Verner hatte das Sommerhäuschen von seinem kinderlosen Onkel geerbt. Einige Jahre lang hatte er sich hier oft aufgehalten, war dann nicht mehr hier gewesen, hatte das Häuschen etwas verkommen lassen, war wiedergekommen und hatte es wieder auf Vordermann gebracht.
Als es ihm richtig schlecht gegangen war, hatte er sich hierher zurückgezogen, hatte bei zugezogenen Gardinen im Bett gelegen, damals vor drei Jahren, bevor er die Medikamente bekommen hatte. Jetzt war er zurück, nicht nur in dem Sommerhäuschen, sondern auch in dem pillenlosen Zustand, vor dem die medizinischen und psychologischen Sachverständigen ihn gewarnt hatten.
Das Häuschen lag auf Singö an der åländischen See, an einer steinigen Küste mit Sanddornbüschen, Nadelwaldstränden, violettem Heidekraut, Sandbänken, Baldrian und Meerkohl. Eine karge und naturbelassene Gegend von wilder Schönheit, mit schwer zugänglichen Stränden, die nur selten von Ausflüglern heimgesucht wurden. Ein steiniger Küstenstreifen, auf dem die Häuser einzeln verstreut lagen.

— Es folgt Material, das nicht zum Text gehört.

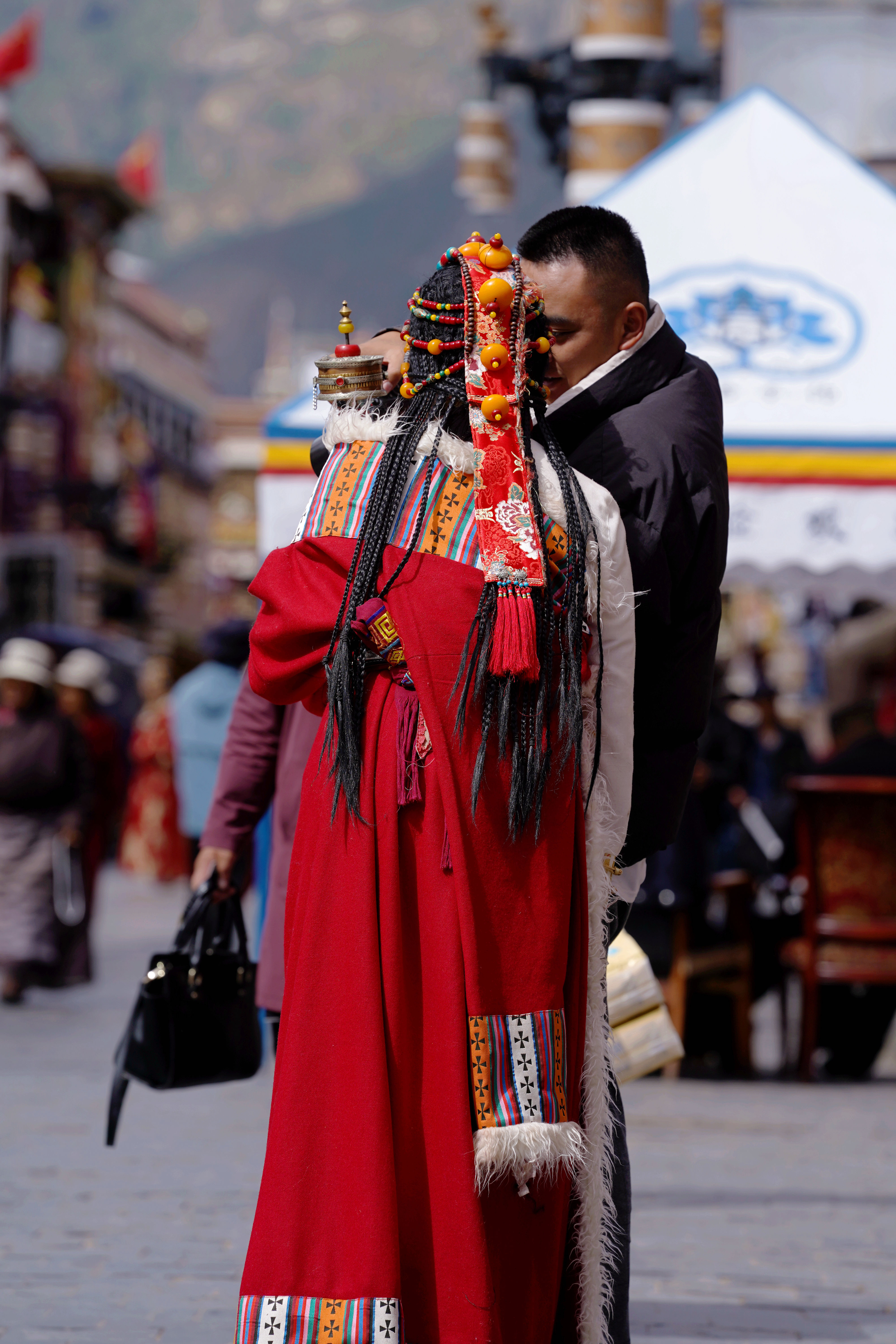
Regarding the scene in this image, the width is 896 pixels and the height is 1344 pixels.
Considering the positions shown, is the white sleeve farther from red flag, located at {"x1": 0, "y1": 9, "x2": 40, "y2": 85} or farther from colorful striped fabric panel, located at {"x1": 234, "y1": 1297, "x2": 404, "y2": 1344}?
red flag, located at {"x1": 0, "y1": 9, "x2": 40, "y2": 85}

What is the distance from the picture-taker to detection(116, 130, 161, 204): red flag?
49.8 m

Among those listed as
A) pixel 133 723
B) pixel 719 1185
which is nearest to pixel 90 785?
pixel 719 1185

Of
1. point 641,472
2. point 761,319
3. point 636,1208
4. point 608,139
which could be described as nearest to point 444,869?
point 641,472

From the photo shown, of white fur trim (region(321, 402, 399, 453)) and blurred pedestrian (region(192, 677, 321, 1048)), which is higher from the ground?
white fur trim (region(321, 402, 399, 453))

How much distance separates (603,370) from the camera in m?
3.36

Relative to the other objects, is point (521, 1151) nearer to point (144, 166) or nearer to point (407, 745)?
point (407, 745)

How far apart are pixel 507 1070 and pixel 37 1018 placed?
718cm

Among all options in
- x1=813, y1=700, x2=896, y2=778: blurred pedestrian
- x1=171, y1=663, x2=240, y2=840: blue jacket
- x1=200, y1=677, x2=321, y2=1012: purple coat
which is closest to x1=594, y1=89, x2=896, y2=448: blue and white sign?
x1=813, y1=700, x2=896, y2=778: blurred pedestrian

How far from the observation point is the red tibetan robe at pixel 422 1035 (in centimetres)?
280

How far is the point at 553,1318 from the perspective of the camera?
298cm

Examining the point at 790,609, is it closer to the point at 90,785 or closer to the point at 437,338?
the point at 90,785

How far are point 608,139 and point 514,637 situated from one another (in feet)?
29.3

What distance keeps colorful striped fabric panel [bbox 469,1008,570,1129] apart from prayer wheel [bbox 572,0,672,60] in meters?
9.15

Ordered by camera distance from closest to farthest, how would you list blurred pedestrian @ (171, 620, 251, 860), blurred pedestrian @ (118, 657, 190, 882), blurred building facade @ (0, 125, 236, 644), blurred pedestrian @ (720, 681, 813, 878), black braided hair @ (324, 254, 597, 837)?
1. black braided hair @ (324, 254, 597, 837)
2. blurred pedestrian @ (720, 681, 813, 878)
3. blurred pedestrian @ (171, 620, 251, 860)
4. blurred pedestrian @ (118, 657, 190, 882)
5. blurred building facade @ (0, 125, 236, 644)
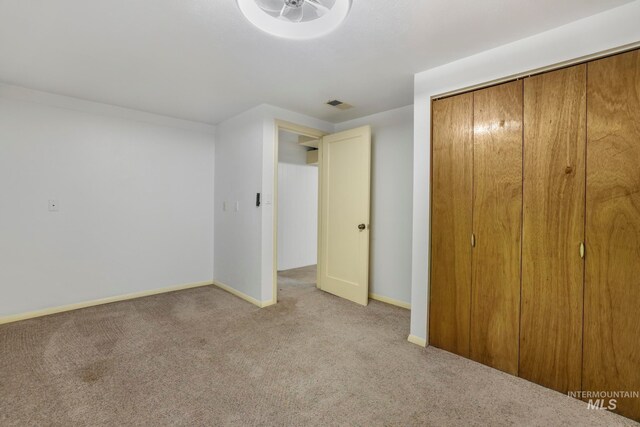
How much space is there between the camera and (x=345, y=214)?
12.0ft

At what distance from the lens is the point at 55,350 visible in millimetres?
2320

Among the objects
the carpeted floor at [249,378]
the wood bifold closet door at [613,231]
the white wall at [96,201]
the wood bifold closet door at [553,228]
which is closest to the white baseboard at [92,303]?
the white wall at [96,201]

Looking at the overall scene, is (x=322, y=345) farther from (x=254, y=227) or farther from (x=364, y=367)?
(x=254, y=227)

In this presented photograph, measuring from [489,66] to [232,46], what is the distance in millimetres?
1830

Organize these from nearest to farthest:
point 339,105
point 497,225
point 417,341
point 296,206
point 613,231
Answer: point 613,231 → point 497,225 → point 417,341 → point 339,105 → point 296,206

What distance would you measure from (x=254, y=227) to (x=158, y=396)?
1884 millimetres

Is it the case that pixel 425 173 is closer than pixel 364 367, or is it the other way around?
pixel 364 367

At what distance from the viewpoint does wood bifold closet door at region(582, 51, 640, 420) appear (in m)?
1.63

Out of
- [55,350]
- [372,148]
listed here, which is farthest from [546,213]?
[55,350]

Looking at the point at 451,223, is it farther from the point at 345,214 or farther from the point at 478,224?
the point at 345,214

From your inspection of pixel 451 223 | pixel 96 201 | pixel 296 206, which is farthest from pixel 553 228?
pixel 96 201

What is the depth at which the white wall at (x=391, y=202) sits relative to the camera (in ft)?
11.0

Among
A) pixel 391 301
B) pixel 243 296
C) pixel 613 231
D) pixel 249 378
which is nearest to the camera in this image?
pixel 613 231

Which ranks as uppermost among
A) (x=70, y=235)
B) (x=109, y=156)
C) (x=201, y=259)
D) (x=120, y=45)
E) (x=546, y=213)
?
(x=120, y=45)
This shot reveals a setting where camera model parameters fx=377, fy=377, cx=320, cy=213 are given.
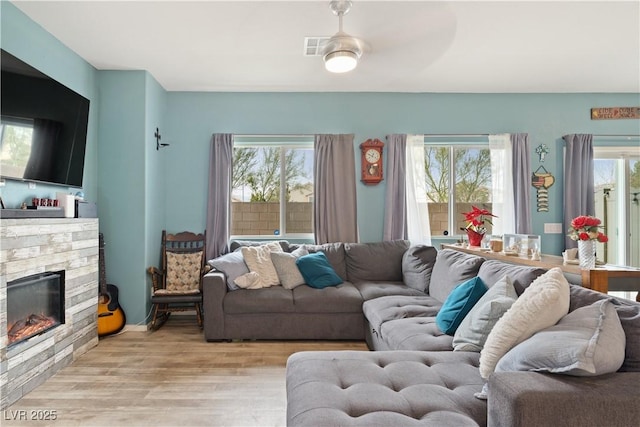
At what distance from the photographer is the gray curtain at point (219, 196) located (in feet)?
14.8

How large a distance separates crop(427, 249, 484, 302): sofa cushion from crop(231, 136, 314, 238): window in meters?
1.89

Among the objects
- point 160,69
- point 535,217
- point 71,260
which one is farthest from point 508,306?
point 160,69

Ende der vierziger Jahre hatte Verners Onkel einem Bauern für achthundert Kronen ein Stück Grund abgekauft, darauf das Sommerhaus selbst gebaut und dort mit Verner und Verners Mutter in den Ferien gewohnt. Verner war das einzige Kind, seine alleinstehende Mutter starb, als sie um die sechzig war, der Onkel bekam Lungenkrebs, als Verner gerade bei der Polizei angefangen hatte, und nach einem halben Jahr war auch er tot.

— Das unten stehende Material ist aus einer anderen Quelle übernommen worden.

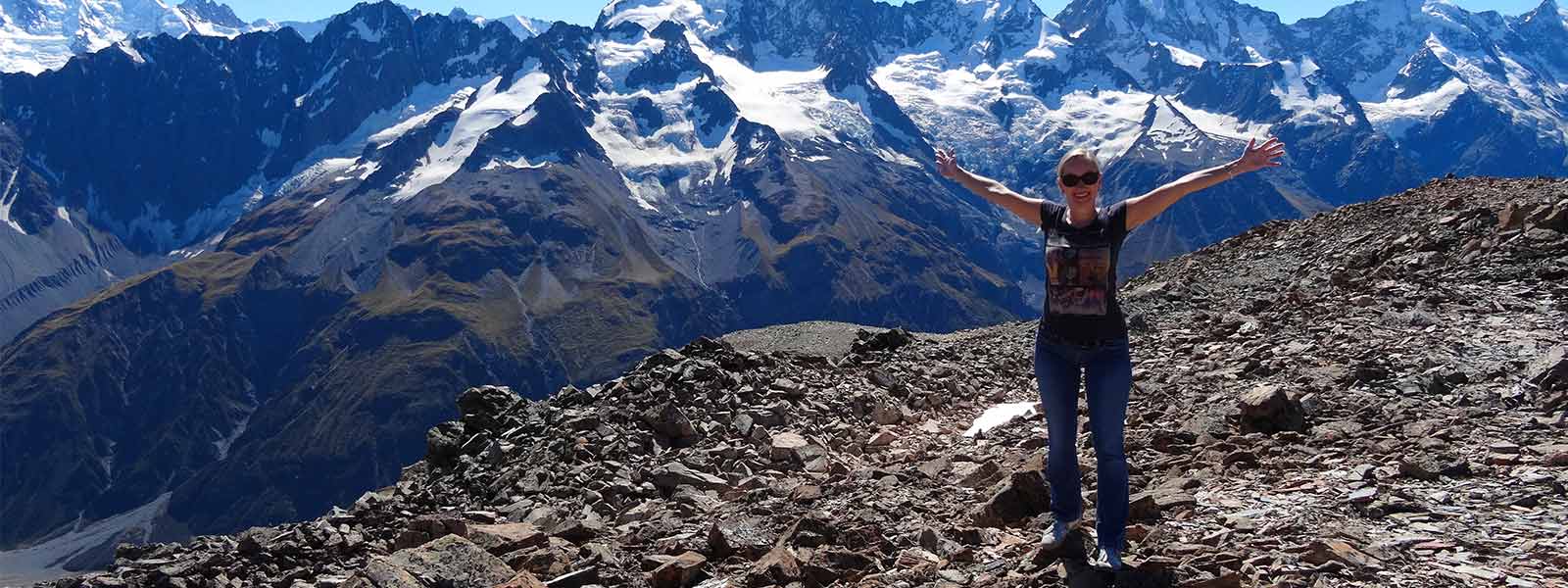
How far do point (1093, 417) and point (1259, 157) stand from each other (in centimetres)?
320

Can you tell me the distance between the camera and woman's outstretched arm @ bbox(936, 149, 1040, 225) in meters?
12.0

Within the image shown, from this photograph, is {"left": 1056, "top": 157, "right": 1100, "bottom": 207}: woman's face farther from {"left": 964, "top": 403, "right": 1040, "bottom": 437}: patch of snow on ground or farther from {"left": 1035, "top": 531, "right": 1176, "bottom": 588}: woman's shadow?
{"left": 964, "top": 403, "right": 1040, "bottom": 437}: patch of snow on ground

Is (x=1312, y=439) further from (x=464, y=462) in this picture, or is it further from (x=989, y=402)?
(x=464, y=462)

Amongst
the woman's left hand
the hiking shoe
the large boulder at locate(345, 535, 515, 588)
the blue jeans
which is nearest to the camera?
the blue jeans

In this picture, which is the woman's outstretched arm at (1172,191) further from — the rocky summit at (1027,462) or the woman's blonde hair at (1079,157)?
the rocky summit at (1027,462)

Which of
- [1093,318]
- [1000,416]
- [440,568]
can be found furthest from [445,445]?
[1093,318]

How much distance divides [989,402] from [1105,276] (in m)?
15.0

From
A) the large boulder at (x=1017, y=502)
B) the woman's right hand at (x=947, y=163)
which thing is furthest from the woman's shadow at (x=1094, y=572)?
the woman's right hand at (x=947, y=163)

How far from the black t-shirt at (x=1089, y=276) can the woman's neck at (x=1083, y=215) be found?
4 centimetres

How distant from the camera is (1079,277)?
11.3 m

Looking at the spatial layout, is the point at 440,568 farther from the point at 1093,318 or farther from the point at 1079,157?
the point at 1079,157

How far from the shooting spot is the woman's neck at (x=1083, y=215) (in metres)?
11.3

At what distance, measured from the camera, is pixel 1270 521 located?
38.3ft

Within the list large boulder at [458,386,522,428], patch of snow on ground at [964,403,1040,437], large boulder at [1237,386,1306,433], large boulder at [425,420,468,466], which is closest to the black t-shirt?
large boulder at [1237,386,1306,433]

Jetzt war Aussicht aufs Meer ein Vermögen wert, genau wie das Grundstück. Baugenehmigungen am Meer gab es nicht mehr, aber jemand mit Geld könnte das Haus teuer erwerben, luxuriös renovieren und eine Wasserleitung legen. Verner hatte Angebote bekommen, einen Verkauf aber nie in Erwägung gezogen. Er sah zu, dass der Pfad zum Haus morastig und unbefahrbar war. Er hätte den Sumpfboden trockenlegen lassen und so den Mückenschwärmen entkommen können, tat es aber nicht. Er hätte den Wald abholzen und freie Aussicht bekommen können, aber dann hätte er den unterbrochenen Horizont seiner Kindheit verloren. Das Häuschen war sein Versteck, sein Fuchsbau während der Zeiten der Schwermut, der Platz, an dem er seine Wunden heilte.
So auch dieses Mal.
Im September hörte der Dauerregen auf, der den Sommer beherrscht hatte.

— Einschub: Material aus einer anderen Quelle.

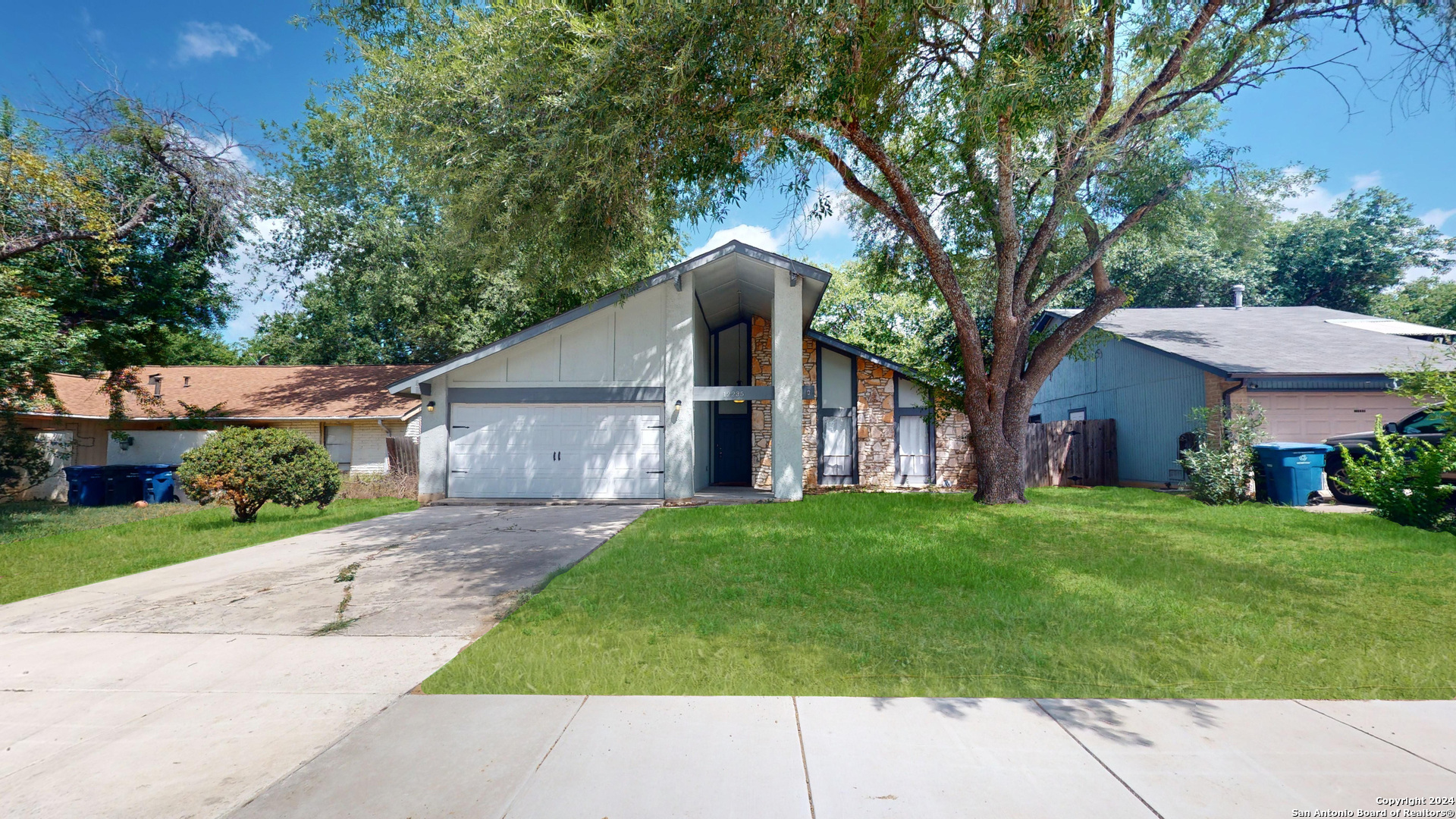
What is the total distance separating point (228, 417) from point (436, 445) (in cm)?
795

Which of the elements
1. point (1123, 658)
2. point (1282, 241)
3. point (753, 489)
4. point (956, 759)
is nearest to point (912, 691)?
point (956, 759)

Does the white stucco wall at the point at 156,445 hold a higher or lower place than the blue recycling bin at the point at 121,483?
higher

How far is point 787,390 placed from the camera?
46.2 ft

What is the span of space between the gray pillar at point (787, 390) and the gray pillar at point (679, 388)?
1.88 metres

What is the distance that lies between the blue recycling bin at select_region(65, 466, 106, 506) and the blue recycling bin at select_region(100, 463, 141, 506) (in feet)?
0.38

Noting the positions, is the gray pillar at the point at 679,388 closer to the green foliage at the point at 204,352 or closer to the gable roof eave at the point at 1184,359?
the gable roof eave at the point at 1184,359

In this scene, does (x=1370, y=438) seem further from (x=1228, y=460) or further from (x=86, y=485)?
(x=86, y=485)

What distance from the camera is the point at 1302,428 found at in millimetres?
13883

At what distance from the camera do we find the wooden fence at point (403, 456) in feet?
57.2

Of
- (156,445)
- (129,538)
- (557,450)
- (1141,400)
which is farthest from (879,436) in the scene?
(156,445)

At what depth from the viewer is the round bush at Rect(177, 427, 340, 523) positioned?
1090 centimetres

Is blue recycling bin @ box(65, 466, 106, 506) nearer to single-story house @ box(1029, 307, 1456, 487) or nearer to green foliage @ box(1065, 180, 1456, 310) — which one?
single-story house @ box(1029, 307, 1456, 487)

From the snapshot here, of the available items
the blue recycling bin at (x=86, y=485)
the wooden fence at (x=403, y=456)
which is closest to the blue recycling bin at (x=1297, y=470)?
the wooden fence at (x=403, y=456)

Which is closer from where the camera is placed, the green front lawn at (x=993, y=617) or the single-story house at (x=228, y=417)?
the green front lawn at (x=993, y=617)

Verner joggte im Wald, jeden Morgen und jeden Abend. Er lief immer länger: drei Kilometer schaffte er in der ersten Woche. Oft blieb er stehen, schnaufte und hatte Schmerzen in der Seite, fand, dass sie sich wie jene Stiche aus der Kindheit anfühlten, Seitenstechen. Dann stolperte er weiter.
Auf der kleinen Wiese vor dem Häuschen machte er Gymnastik, Liegestütze, Kniebeugen, Situps. In den ersten Tagen schaffte er elf Liegestütze.
Nach einer Woche war er bei zwanzig, in der dritten Woche schaffte er mit Mühe zweiunddreißig. Das war schon ein schönes Stück näher an der Kondition, die er gehabt hatte, als er noch gut trainiert war. Aber er ließ nicht nach. Er wusste, dass er seine alte Kondition verloren hatte, wurde aber immer sicherer, dass er das, was er verloren hatte, wiedererlangen würde.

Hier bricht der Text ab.